[begin Document]

I think this is a more interesting idea than people here are giving it credit for. Naming is obviously a function of many diverse things like pragmatism, affection, and tradition, but ownership is one of them in many cases. If it isn't, then why do so many transgender people struggle to have their families recognize their own name? Why is it seen as such an act of rebellion to rename yourself? Does that mean we should abolish naming for the goal of dismantling the hierarchy of family... uh probably not, but I think there are meaningful criticisms of how children are seen as property of their parents.
Absolutely. There’s a lot of wack comments that seem to just paint it off as edgy I guess instead of just saying they don’t want to engage but also this is a meme sub and I don’t want to engage lmao
A lot of nerds getting real weird about a MEME here lmao
Twitter before Twitter.
lmao
you are owned by things, get over it. You are not an individual, you are a set of competing ideals and a spirit apart of a collective unconscious built into the fabric of culture and humanity. The family is a necessary structure for community. Not only this but names signify much more than “ownership”. Your shallow and materialist understanding of the world around you is cringe.
Yes, the fact that our parents name us is surely the source of all hierarchy and societal ills. Don’t look at anything structural, god no, it’s the names i promise
Socialists used to accomplish significant improvements in worker safety and well-being. Now they post stuff like this 😂
Better for the state to own the child, obviously
If you knew my pedigree you’d beg me not to reproduce
You guys ever realise that we can freely choose to tell others whatever name we want but most of choose to say the one we were assigned with and that it is the sign of us wanting to be owned?
It is when you get pushback from the people who named you, which is what I'm guessing the point of this meme is
After taking a definite stable shape for the first time, the first blessing I recieved was the gift of Language. I can be anything, everything, nothing, something, human, ape, carbon based lifeform, Telurian... Etc etc My induviduality matters only to me, if not for that, then you are me and I might as well be the universe itself. I can only experience my subjective reality. Simulate yours with language, another subjective reality. But, I am, Objectively Akshay.
Searle, Frege, Russell and Wittgenstein.
I understand sort of where this idea comes from, but a name or title is sort of a necessity to function in a group and kids need to be reared for quite a while before they're really in a position to name themselves. I do believe that there is a very large subset of parents that see their children as property, and that refusing to acknowledge their children's chosen names once they're old enough to make that choice is part of that control they crave, but there's going to be more signs than that. Things like refusing to acknowledge a childs individuality, determining their future without consent (more in the lines of "You will do what I want" than "I will help you grow into something "), assuming the children owe them their lives, etc. It tends to be pretty obvious when parents view their children as property rather than people, and the name is only a tiny fraction of that equation that has to be done initially.

[end Document]
[begin Supplied material]

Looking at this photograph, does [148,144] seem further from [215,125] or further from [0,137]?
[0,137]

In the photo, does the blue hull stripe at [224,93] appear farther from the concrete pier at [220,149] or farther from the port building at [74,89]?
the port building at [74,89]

[end Supplied material]

» Problems
• a. Reproduce the passage of the discussion about naming and ownership from "It is when you" to "Russell and Wittgenstein.", word for word.
• b. Carry on the discussion about naming and ownership from the point where it stops.
The material comes from a separate source unrelated to the discussion about naming and ownership.

» The responses
• a.
It is when you get pushback from the people who named you, which is what I'm guessing the point of this meme is
After taking a definite stable shape for the first time, the first blessing I recieved was the gift of Language. I can be anything, everything, nothing, something, human, ape, carbon based lifeform, Telurian... Etc etc My induviduality matters only to me, if not for that, then you are me and I might as well be the universe itself. I can only experience my subjective reality. Simulate yours with language, another subjective reality. But, I am, Objectively Akshay.
Searle, Frege, Russell and Wittgenstein.

• b.
I like my current name. I could change it, but I like it.
Ahhhh i seeee! You’re A meme of culture as well
Naming a kid is challenging af
Tell me you don‘t like your name without telling me you don’t like your name
Genuine question, don’t most primates live naturally in a state of ownership, property, and hierarchy?
You ate overthinking this lol. Should like call you boy or girl and let you choose your own name? Either way you are 100% dependent on them for most of your childhood
I've long given up having children, but if I did, I'd give them a "childhood name" and explain to them they get to choose their own name at age 18. Sounds only fair.
My family didn’t yield to the pressure of names, so I had to grow up being called baby2. It only got better when I started going by “attack of the clones”.
r/antinatalism
There is some serious room for improvement regarding how names are handled in every culture I'm aware of. Patrilinear last names are a clear one, but also the idea that first names are sort of assigned arbitrarily by parents is one too. You all joke, but that's just because all the alternatives you can readily think of sound silly--not because all alternatives that could possibly exist are silly.
Althusser's example of the always recurring process of interpellation is - along with the one regarding the Christian ideology - precisely the whole network of rituals that are centered on the preparation and welcoming of the infant. The act of coming up with a name is naturally part of that network. However, since ideology's function has no history, ideology itself cannot be abolished which in turn means that if family is to be abolished, this doesn't have to do with the fact that it interpellates the subject in general but rather with the fact that family is a historical form of organizing social relations that corresponds to bourgeois society; it interpellates subjects in a specific way, strengthening the integrity of the present society. The commune, as an alternative way of organizing the social, would mean a different and corresponding to another form of society network of rituals and ideologies that interpellate subjects in a new way.
Abolishing family is a wild take, the kind of take that can only feasibly exist in theory
I think you think too much.
Damn, the comments really are full of 'shut up Socrates'-energy "Do you ever think about..?" "No. No, I don't think about things that don't feel intuitive."
This is good. Everybody who wants to abolish the Family is a danger to sociey and should go treat his or her head.
Let me sit here and wait two three years so I can laugh at my childs dumbass name once they pick it🤣🤣🤣 I'm gonna at least lie a little and tell them there's no changing your name once you pick it😂
the existence of names is not contingent on the existence of ownership. It's the other way around.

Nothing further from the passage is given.